In 1942, as a 20-year-old underground courier, van de Perre identified herself to fellow prisoners and enemy persecutors alike as a non-Jew in order to help stay unnoticed. She dyed her hair blonde and relied on her gentile facial features, keeping up the ruse for almost three years in concentration camps. Though she was successful in her deception, she continuously risked her physical and mental health, coming close to death many times.
My Name is Selma provides a unique overview of what European Jews experienced between 1933 and 1946, from the perspective of a Jew in disguise, one whom, in 1983, received her country’s highest civilian award, the Dutch Resistance Memorial Cross. Some themes and observations from van de Perre’s odyssey will be familiar to readers of this genre, while others are entirely new.
Familiar, for example, is her salute to the ways non-Jewish resistors in Vught, Ravensbrück, and Siemens camps joined together as “Camp Sisters.” She writes, ”We supported each other. Community played such an important part in our survival. Our friends were our family.”
Van de Perre’s insights into the ways she resisted German interrogation are unique.
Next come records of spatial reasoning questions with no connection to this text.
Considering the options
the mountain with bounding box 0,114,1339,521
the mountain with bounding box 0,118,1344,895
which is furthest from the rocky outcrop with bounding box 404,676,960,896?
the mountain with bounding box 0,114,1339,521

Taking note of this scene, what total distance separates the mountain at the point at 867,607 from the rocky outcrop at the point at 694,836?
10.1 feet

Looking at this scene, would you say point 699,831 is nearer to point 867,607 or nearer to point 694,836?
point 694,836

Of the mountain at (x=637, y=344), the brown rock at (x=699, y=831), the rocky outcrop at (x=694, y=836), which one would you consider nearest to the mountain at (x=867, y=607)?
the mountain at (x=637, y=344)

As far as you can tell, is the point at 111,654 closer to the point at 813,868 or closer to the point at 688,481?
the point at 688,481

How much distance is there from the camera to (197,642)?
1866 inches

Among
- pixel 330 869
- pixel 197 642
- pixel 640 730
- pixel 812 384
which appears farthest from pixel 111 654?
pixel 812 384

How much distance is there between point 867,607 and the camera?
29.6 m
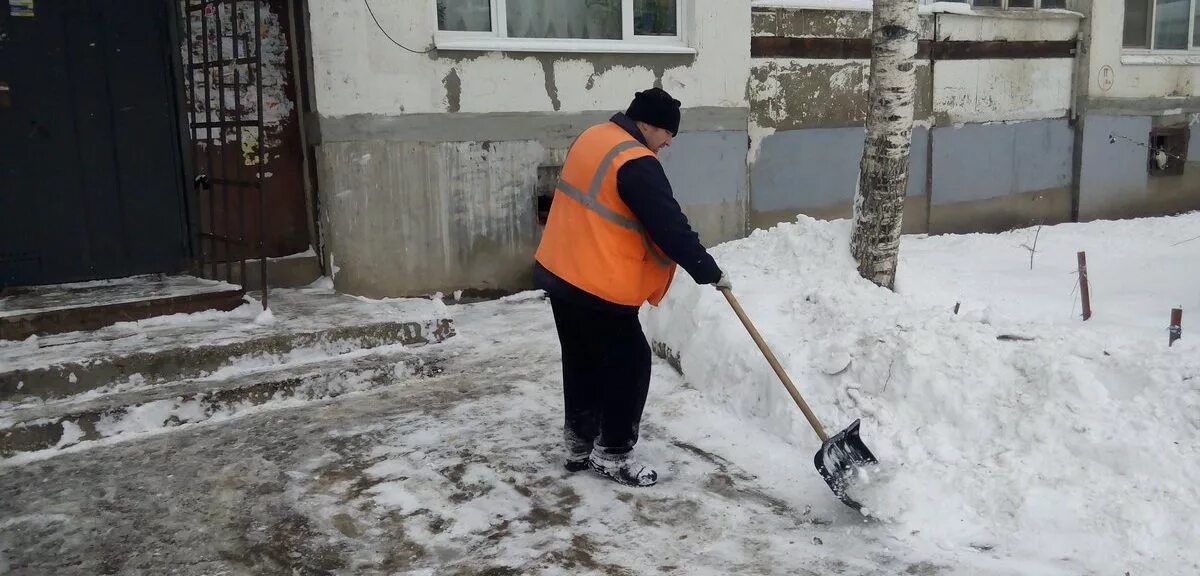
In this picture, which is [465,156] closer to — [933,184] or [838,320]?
[838,320]

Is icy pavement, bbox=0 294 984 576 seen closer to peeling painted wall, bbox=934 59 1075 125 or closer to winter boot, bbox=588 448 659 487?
winter boot, bbox=588 448 659 487

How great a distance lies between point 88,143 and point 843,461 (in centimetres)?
501

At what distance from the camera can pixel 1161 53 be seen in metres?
11.0

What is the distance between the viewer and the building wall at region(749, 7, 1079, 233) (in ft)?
27.7

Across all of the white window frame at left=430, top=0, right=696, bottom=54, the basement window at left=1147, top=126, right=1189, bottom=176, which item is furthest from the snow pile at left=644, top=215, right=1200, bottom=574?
the basement window at left=1147, top=126, right=1189, bottom=176

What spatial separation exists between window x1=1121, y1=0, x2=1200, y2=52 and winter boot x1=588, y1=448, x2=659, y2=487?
32.8 feet

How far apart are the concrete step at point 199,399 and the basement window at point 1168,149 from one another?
32.9 ft

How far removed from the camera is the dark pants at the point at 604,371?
3654 mm

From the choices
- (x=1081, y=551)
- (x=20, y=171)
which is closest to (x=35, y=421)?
(x=20, y=171)

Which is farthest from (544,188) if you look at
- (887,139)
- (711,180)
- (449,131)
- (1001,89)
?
(1001,89)

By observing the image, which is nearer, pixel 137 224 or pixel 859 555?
pixel 859 555

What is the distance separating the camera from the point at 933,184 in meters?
9.49

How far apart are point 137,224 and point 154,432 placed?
221 centimetres

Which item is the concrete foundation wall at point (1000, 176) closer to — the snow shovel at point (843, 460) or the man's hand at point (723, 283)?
the man's hand at point (723, 283)
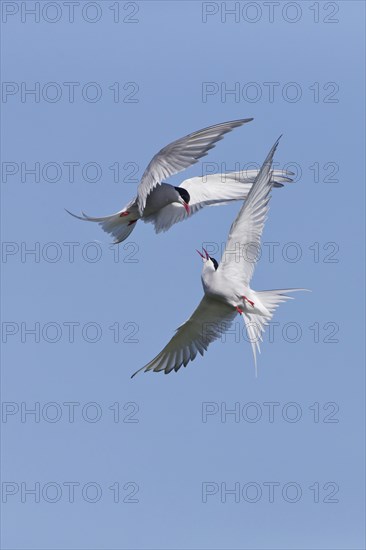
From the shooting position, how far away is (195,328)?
40.9ft

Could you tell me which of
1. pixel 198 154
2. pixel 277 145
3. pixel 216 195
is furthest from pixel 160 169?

For example, when first interrogated, she was asked if she understood German. “’No,’ [she] said. [She] could actually speak it quite well, but denying it was an act of resistance.” When required at Vught camp to make gas masks, “the girl opposite [her] told [her] [she] wasn’t to tighten the screw too much… In this way [they] sabotaged as many masks as [they] could. Thousands, probably.” On arriving from Vught into Ravensbrück, “despite the fear and uncertainty, [she] walked toward the camp with as much dignity as possible. Keeping [her] head up was another act of defiance.”
There is much to learn from this memoir of Jewish resistance. Now ninety-eight years old, Selma van de Perre humbly regards herself as, “just one of many people who fought against the inhumanity, and did everything they could to save as many people as possible.” Her book merits wide readership and long employ in the annals of Holocaust scholarship.
Professor Emeritus of Sociology, Professor Arthur B. Shostak is the author in 2017 of Stealth Altruism: Forbidden Care as Jewish Resistance in the Holocaust. Since his 2003 retirement from 43 years teaching sociology he has specialized in Holocaust studies.